TEXT PASSAGE
:::

‘Extinct’ deer might still be alive today

The last known Schomburgk’s deer died in captivity in 1938. Or so we thought.

Native to central Thailand, the wild population of Schomburgk’s deer (Rucervus schomburgki) died out from overhunting in 1932. But new evidence, gleaned from antlers obtained in late 1990 or early 1991, shows that it survived for at least an additional half century and might still be around today.

A trucker in Laos found a set of antlers, seemingly in fresh condition, in the early 1990s. He then gave the antlers to a shop in the northern Laos province of Phongsali. In February 1991, United Nations agronomist Laurent Chazée photographed them.

The Schomburgk's deer antlers are severed from the deer's head, sitting on concrete
The 1991 photograph of a Schomburgk’s deer’s antlers. (Credit: Laurent Chazée via Northwestern U.)

:::

Retype the whole article on Schomburgk's deer word for word.

Data entries

:::

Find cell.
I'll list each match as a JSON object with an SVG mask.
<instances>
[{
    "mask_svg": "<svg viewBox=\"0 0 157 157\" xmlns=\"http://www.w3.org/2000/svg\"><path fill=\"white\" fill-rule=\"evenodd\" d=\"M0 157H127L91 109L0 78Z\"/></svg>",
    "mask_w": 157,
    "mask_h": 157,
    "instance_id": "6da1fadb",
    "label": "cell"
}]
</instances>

:::

COMPLETED EXERCISE
‘Extinct’ deer might still be alive today

The last known Schomburgk’s deer died in captivity in 1938. Or so we thought.

Native to central Thailand, the wild population of Schomburgk’s deer (Rucervus schomburgki) died out from overhunting in 1932. But new evidence, gleaned from antlers obtained in late 1990 or early 1991, shows that it survived for at least an additional half century and might still be around today.

A trucker in Laos found a set of antlers, seemingly in fresh condition, in the early 1990s. He then gave the antlers to a shop in the northern Laos province of Phongsali. In February 1991, United Nations agronomist Laurent Chazée photographed them.

The Schomburgk's deer antlers are severed from the deer's head, sitting on concrete
The 1991 photograph of a Schomburgk’s deer’s antlers. (Credit: Laurent Chazée via Northwestern U.)